Because you have probably already heard of it: when the body is no longer subject to gravity, the bones weaken. Normally, they renew themselves constantly, thanks to the stimulation generated by the movements and the weight of the body. Up there, without this weight, nothing works. And on the scale of a mouse’s lifetime, a month in weightlessness would be the equivalent of a year for Thomas Pesquet.

So these mouse-nauts made it possible to “fast-track” decipher the processes associated with this bone degradation?

There you have it, and with, at the heart of the identified mechanisms, the intestinal microbiota. It’s not very glamorous, but easy to study, through the stools of mice brought back to earth.

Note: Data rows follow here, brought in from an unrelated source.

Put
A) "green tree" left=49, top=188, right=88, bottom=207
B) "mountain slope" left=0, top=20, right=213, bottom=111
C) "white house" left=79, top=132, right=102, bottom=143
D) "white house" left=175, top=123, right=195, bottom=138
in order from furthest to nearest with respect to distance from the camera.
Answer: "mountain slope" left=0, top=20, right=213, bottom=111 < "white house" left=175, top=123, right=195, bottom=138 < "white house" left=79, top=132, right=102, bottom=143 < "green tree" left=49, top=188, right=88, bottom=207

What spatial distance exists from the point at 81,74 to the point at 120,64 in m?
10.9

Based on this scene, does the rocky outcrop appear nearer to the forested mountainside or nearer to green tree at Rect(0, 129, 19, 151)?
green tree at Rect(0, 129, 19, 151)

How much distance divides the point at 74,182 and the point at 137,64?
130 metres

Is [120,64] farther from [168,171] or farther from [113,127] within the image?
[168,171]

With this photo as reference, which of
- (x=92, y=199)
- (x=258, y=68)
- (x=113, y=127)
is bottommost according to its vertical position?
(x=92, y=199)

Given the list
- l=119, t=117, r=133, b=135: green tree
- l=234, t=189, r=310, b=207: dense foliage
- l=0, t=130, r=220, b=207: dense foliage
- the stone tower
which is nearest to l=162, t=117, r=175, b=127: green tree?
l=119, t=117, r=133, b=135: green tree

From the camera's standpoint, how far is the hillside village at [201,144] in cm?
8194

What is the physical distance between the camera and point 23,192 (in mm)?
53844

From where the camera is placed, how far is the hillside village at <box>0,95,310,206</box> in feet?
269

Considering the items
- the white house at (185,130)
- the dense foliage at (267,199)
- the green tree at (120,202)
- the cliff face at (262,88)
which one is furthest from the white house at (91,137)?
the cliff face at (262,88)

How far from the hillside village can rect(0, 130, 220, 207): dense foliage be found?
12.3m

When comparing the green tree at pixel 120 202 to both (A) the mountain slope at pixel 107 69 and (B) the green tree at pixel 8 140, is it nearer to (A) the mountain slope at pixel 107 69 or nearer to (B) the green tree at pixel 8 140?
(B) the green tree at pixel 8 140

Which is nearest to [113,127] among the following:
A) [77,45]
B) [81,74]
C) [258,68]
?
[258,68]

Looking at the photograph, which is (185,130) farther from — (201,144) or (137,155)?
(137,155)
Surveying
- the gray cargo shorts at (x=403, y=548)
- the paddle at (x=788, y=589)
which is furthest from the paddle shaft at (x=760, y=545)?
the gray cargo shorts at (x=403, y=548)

Joseph Bedree explained to me that they found an increased number of two families of bacteria there. And by studying them closely, they discovered that these bacteria would be able to manufacture molecules known for their role in bone stimulation.

And this production seems to be confirmed by the presence of these “stimulants” in the results of blood analyzes of mouse-nauts. It’s as if, Wenyuan Shi enthused, the microbiota has triggered a compensatory mechanism to combat the effects of weightlessness on the bones.

So this famous intestinal flora could contribute to the reconstitution of bones? And maybe not just in space?

Of course, impossible not to think about it. Even if he recalls that science requires additional proof, Wenyuan Shi believes in this connection between our microbiota and our bone health. And that would help find new treatments for osteoporosis. Osteoporosis is the very earthly version of the astronaut problem. Loss of bone density in the elderly. The idea would be, for example, to properly identify these “repairing” bacteria and to provide the right dose to the intestinal flora.